:: 掲載本文 ::
徽章はバッジにしてピン

世界の徽章文化を考察するブログ。というか、バッジが大好き。コレクションを紹介したり、バッジに関する情報を考察したり。実用性皆無、実生活への寄与度ゼロ保障のブログです。

中国 「王安廷小小展覧館」参観記! ~中国旅行編その5~

北京を離れ、私が次に向かったのは、中国四川省省都成都四川省を訪れたのはこれが始めてだ。
理由は簡単で、なんといっても、遠かったからだ。北京からだと、最も速い列車でも、なんと26時間もかかってしまう。西隣はもうチベット自治区だ。遠い遠い内陸の地である。

四川省は、古くは「巴蜀」とも呼ばれる地域だが、「巴」という漢字はヘビの象形、「蜀」の字にも虫が含まれていたりして、人外の地とはいわないまでも、なにか「辺境」というイメージが強い。ま、地産の豊かさから、「天府之国」という美称もあるにはあるのだが。

:: 課題 A ::
下のエントリから、文字列「that」を含む行をすべて抽出せよ。

:: 提供データ ::
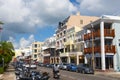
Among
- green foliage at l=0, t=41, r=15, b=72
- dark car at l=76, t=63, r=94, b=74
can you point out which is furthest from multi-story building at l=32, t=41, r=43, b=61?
dark car at l=76, t=63, r=94, b=74

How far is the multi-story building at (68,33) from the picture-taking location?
80169mm

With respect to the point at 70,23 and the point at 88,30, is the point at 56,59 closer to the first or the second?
the point at 70,23

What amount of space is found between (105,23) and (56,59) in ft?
142

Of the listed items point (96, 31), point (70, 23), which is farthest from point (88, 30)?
point (70, 23)

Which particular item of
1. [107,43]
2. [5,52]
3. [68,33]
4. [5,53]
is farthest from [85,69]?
[68,33]

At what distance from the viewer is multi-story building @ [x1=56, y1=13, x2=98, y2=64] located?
8017 centimetres

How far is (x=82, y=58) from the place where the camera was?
233 ft

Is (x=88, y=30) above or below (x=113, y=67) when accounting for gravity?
above

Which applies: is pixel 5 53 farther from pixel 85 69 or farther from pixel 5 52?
pixel 85 69

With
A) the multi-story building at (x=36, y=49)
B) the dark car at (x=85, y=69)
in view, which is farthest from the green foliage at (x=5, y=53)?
the multi-story building at (x=36, y=49)

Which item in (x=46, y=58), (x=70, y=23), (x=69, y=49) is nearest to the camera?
(x=69, y=49)

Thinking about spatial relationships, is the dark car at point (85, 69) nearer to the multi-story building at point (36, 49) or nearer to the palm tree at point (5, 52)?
the palm tree at point (5, 52)

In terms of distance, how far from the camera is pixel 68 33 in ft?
281

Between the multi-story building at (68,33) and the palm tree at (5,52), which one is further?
the multi-story building at (68,33)
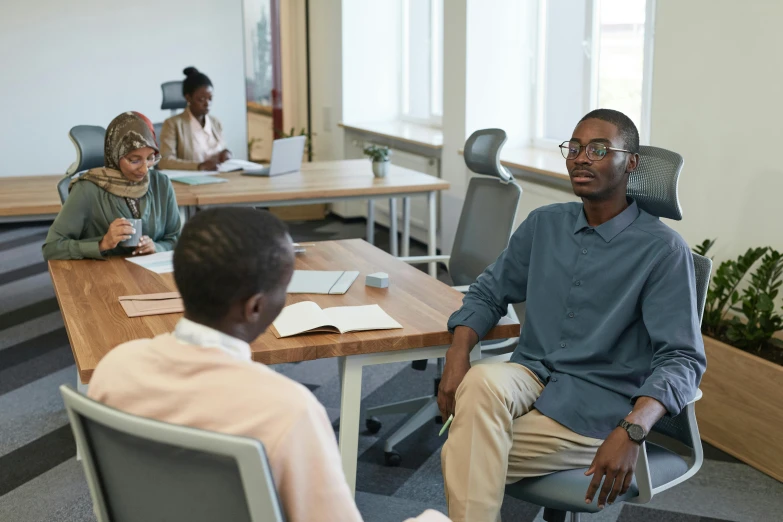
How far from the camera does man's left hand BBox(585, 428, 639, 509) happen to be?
1841 millimetres

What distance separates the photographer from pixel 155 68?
7.63m

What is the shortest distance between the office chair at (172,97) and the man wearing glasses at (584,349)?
13.1 ft

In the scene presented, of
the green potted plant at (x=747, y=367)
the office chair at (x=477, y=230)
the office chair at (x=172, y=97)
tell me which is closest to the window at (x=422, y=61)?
the office chair at (x=172, y=97)

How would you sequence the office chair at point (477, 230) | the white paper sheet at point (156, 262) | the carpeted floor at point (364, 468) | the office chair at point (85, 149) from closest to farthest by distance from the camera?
the carpeted floor at point (364, 468) < the white paper sheet at point (156, 262) < the office chair at point (477, 230) < the office chair at point (85, 149)

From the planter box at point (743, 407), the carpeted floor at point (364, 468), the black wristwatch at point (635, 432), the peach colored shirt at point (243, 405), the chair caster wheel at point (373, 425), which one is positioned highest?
the peach colored shirt at point (243, 405)

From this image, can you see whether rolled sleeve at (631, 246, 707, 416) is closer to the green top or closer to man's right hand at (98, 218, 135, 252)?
man's right hand at (98, 218, 135, 252)

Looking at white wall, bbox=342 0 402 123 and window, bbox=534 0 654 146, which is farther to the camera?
white wall, bbox=342 0 402 123

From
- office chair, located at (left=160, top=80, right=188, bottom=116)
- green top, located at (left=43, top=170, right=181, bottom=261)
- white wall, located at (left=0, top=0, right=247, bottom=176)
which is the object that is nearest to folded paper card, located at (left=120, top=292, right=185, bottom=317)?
green top, located at (left=43, top=170, right=181, bottom=261)

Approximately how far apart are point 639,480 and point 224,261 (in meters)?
1.18

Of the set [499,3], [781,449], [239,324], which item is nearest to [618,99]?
[499,3]

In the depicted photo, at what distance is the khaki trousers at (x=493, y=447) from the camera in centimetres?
195

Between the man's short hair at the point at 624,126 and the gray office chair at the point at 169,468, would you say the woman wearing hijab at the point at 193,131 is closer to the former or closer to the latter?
the man's short hair at the point at 624,126

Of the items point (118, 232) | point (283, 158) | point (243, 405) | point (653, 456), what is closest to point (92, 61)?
point (283, 158)

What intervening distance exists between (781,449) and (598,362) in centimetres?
115
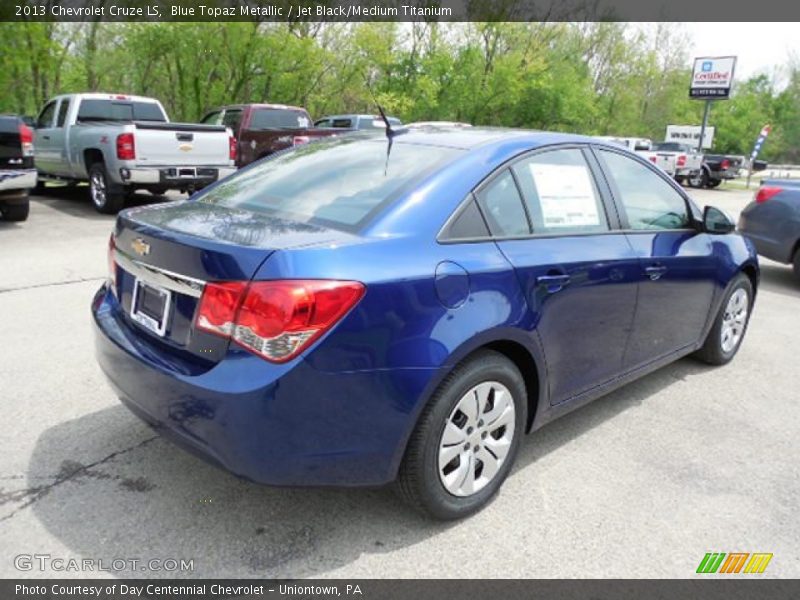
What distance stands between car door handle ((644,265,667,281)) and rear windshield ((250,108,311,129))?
11.6 metres

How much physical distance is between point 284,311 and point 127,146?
9.01 m

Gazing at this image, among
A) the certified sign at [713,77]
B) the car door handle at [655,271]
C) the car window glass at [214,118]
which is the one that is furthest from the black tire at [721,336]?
the certified sign at [713,77]

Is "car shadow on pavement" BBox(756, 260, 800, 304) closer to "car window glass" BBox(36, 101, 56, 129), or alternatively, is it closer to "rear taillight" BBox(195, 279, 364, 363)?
"rear taillight" BBox(195, 279, 364, 363)

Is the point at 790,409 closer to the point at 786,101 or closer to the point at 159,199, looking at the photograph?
the point at 159,199

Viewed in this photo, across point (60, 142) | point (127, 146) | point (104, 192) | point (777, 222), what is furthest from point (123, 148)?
point (777, 222)

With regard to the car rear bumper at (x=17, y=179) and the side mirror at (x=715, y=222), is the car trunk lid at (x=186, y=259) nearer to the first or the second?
the side mirror at (x=715, y=222)

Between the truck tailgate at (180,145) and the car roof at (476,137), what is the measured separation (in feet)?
25.6

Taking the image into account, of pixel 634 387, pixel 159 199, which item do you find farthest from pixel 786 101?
pixel 634 387

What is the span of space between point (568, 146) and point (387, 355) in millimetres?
1745

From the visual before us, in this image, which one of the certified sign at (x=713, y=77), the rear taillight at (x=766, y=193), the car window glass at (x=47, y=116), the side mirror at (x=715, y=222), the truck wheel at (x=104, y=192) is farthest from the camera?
the certified sign at (x=713, y=77)

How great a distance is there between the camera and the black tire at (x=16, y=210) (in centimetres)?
916

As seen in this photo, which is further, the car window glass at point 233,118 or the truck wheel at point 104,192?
the car window glass at point 233,118

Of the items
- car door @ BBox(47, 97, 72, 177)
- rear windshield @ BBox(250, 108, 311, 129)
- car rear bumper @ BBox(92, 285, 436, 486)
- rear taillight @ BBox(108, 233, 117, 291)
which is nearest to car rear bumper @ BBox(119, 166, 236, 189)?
car door @ BBox(47, 97, 72, 177)

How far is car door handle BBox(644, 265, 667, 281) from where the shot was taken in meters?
3.54
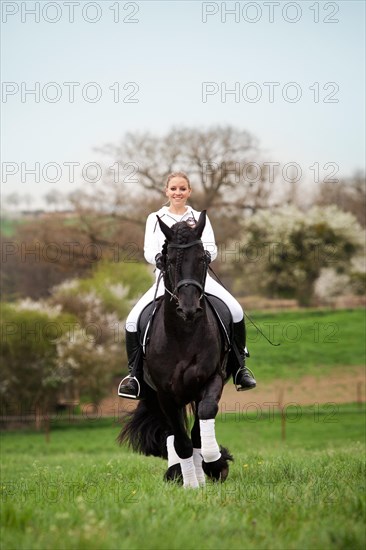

:: 課題 B ::
上に掲載した成都旅行の記事を、最後の文の後から書き進めよ。

:: 回答 A ::
which is the object that is nearest to folded paper card, located at (left=120, top=292, right=185, bottom=317)?
which is the one that is furthest from the black tire at [721,336]?

:: 回答 B ::
だが、実際訪れてみると、現代の成都市はとても大きな都会である。地図からも明らかなとおり、古くは円形の大きな城壁を持った都市で(今は城壁はまったく残っていない)、現在ではその中心部に四川科学技術館毛沢東像がそびえている。

毛沢東像は、当然ながら文革時代に作られたもので、高さ12.26m(毛沢東の誕生日、12月26日に因んでいることはいうまでもない)の巨像が、今も南側の天府広場を見下ろしている。
天府広場のほうは、紛れもなくミニ天安門広場であろう。が、今は噴水が市民の目を楽しませる憩いの場となっていて、かつての大量動員型政治イベントの舞台という雰囲気はみじんも感じられない。
あちこちで記念写真を撮る人々でごった返している(私もカメラのシャッターを頼まれた)。
中国にとっては、幸福な変化というべきだろう。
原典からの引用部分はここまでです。